(TASK STATEMENT) Please convert every line of the items below into one numbered list, skipping blank lines and leaving the pictures out.

(SOURCE RECORDS)
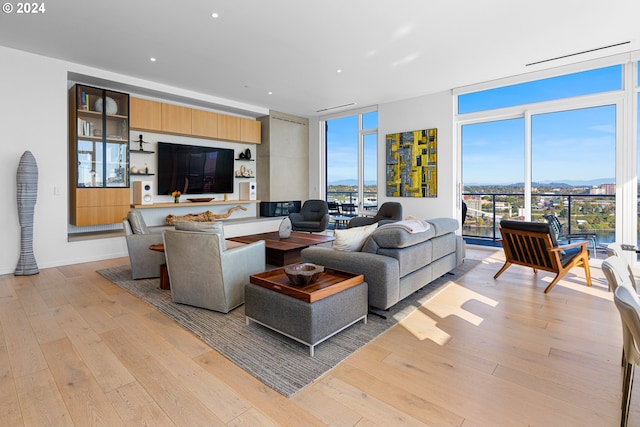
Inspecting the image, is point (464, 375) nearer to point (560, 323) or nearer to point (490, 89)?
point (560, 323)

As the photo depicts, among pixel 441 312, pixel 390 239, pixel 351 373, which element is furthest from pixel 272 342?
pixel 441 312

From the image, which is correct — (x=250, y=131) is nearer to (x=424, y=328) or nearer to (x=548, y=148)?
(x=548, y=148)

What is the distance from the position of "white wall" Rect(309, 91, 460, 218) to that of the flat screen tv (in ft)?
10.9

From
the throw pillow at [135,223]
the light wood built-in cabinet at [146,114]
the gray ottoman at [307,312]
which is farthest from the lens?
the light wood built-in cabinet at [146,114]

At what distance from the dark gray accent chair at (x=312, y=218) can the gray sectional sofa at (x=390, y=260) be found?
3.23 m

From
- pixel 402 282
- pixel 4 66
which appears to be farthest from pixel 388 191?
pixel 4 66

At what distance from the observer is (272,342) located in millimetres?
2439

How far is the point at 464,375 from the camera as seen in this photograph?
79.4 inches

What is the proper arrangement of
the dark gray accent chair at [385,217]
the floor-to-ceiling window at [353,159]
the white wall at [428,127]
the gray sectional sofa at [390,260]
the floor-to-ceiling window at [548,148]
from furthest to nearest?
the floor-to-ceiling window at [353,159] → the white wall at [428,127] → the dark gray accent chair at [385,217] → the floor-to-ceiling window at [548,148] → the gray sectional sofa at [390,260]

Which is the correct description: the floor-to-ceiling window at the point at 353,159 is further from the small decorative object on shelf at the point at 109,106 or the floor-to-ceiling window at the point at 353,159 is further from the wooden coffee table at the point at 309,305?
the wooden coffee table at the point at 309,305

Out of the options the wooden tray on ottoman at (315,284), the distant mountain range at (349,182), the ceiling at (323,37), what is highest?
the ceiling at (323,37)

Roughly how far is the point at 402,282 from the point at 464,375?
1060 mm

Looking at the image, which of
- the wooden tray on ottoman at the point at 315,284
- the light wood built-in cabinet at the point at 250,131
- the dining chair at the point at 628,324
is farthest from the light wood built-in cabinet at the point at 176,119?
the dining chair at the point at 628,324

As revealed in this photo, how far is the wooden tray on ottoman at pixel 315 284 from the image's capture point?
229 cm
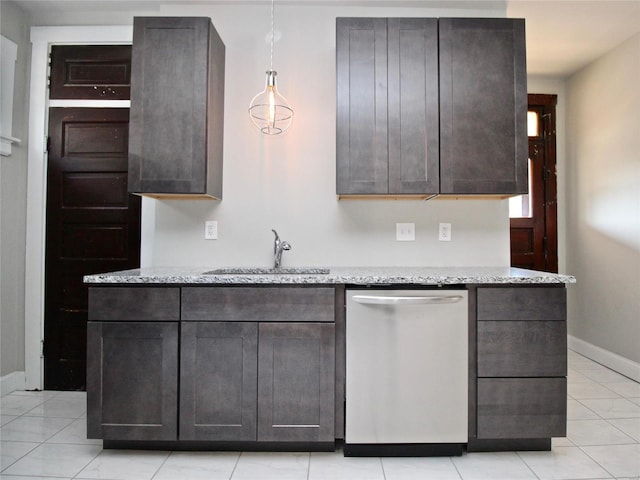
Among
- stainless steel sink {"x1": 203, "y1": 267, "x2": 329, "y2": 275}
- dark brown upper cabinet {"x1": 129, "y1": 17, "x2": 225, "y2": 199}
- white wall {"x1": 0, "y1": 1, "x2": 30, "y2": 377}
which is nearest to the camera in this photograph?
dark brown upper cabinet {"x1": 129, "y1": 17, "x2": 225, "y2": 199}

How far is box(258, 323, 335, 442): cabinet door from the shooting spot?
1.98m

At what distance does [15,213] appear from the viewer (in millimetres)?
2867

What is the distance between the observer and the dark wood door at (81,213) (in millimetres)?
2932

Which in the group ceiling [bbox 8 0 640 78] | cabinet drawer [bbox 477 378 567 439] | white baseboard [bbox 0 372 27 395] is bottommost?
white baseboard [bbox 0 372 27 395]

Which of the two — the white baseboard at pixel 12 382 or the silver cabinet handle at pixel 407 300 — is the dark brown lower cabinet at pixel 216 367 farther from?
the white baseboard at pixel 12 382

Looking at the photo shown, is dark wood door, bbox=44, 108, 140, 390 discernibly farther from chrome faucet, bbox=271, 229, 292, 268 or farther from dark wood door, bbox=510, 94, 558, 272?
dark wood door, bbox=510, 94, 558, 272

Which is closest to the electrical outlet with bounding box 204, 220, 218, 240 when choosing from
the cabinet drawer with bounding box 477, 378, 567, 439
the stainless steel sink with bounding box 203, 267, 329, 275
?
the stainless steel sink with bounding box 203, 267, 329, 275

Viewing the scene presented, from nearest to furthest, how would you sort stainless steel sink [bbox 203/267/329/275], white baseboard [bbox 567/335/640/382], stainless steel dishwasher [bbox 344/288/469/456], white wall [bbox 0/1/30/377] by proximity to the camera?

(TASK RESPONSE)
1. Inspecting the image, is point (464, 375) nearer to point (560, 323) or nearer to point (490, 89)?
2. point (560, 323)
3. As the photo depicts, among pixel 441 312, pixel 390 239, pixel 351 373, which element is furthest from pixel 272 342?
4. pixel 441 312
5. From the image, which is correct — (x=250, y=131) is nearer to (x=424, y=328) or nearer to (x=548, y=148)?
6. (x=548, y=148)
7. What is the distance from the position of "white wall" Rect(309, 91, 460, 218) to that of the flat screen tv (in ft)?
8. 10.9
9. From
10. the throw pillow at [135,223]
11. the light wood built-in cabinet at [146,114]
12. the gray ottoman at [307,312]
13. which is farthest from the lens?
14. the light wood built-in cabinet at [146,114]
15. At what distance from the dark gray accent chair at (x=312, y=218) can the gray sectional sofa at (x=390, y=260) be found?
16. 3.23 m
17. From
18. - pixel 402 282
19. - pixel 4 66
20. which appears to be farthest from pixel 388 191?
21. pixel 4 66
22. At what distance from the observer is (272,342) located in millimetres?
23. 2439
24. How far is the point at 464,375 from the camera as seen in this photograph?
25. 79.4 inches
26. What is the proper arrangement of
27. the dark gray accent chair at [385,217]
28. the floor-to-ceiling window at [353,159]
29. the white wall at [428,127]
30. the gray sectional sofa at [390,260]
31. the floor-to-ceiling window at [548,148]
32. from furthest to nearest?
33. the floor-to-ceiling window at [353,159] → the white wall at [428,127] → the dark gray accent chair at [385,217] → the floor-to-ceiling window at [548,148] → the gray sectional sofa at [390,260]
34. Which is the correct description: the floor-to-ceiling window at the point at 353,159 is further from the small decorative object on shelf at the point at 109,106 or the floor-to-ceiling window at the point at 353,159 is further from the wooden coffee table at the point at 309,305?
35. the wooden coffee table at the point at 309,305
36. Out of the options the wooden tray on ottoman at (315,284), the distant mountain range at (349,182), the ceiling at (323,37), what is highest?
37. the ceiling at (323,37)
38. Roughly how far is the point at 402,282 from the point at 464,375?
39. 1060 mm
40. Looking at the image, which of
41. - the wooden tray on ottoman at the point at 315,284
42. - the light wood built-in cabinet at the point at 250,131
43. - the dining chair at the point at 628,324
44. is farthest from the light wood built-in cabinet at the point at 176,119?
45. the dining chair at the point at 628,324
46. As revealed in this photo, how far is the wooden tray on ottoman at pixel 315 284 from the image's capture point?
47. 229 cm
48. Among
49. - stainless steel sink {"x1": 203, "y1": 267, "x2": 329, "y2": 275}
50. - dark brown upper cabinet {"x1": 129, "y1": 17, "x2": 225, "y2": 199}
51. - white wall {"x1": 0, "y1": 1, "x2": 30, "y2": 377}
52. which is nearest to the camera in this photograph?
53. dark brown upper cabinet {"x1": 129, "y1": 17, "x2": 225, "y2": 199}
54. How far is box(258, 323, 335, 442): cabinet door from the shooting spot?
55. 1.98m
56. At what distance does [15,213] appear from the viewer (in millimetres)?
57. 2867
58. What is the distance between the observer and the dark wood door at (81,213) (in millimetres)?
59. 2932
60. Which in the group ceiling [bbox 8 0 640 78] | cabinet drawer [bbox 477 378 567 439] | white baseboard [bbox 0 372 27 395] is bottommost?
61. white baseboard [bbox 0 372 27 395]
62. Which of the two — the white baseboard at pixel 12 382 or the silver cabinet handle at pixel 407 300 — is the dark brown lower cabinet at pixel 216 367 farther from?
63. the white baseboard at pixel 12 382
64. Looking at the photo shown, is dark wood door, bbox=44, 108, 140, 390 discernibly farther from chrome faucet, bbox=271, 229, 292, 268 or farther from dark wood door, bbox=510, 94, 558, 272?
65. dark wood door, bbox=510, 94, 558, 272
66. Which is closest to the electrical outlet with bounding box 204, 220, 218, 240 when choosing from
67. the cabinet drawer with bounding box 477, 378, 567, 439
68. the stainless steel sink with bounding box 203, 267, 329, 275
69. ?
70. the stainless steel sink with bounding box 203, 267, 329, 275
71. Viewing the scene presented, from nearest to furthest, how would you sort stainless steel sink [bbox 203/267/329/275], white baseboard [bbox 567/335/640/382], stainless steel dishwasher [bbox 344/288/469/456], white wall [bbox 0/1/30/377] by proximity to the camera?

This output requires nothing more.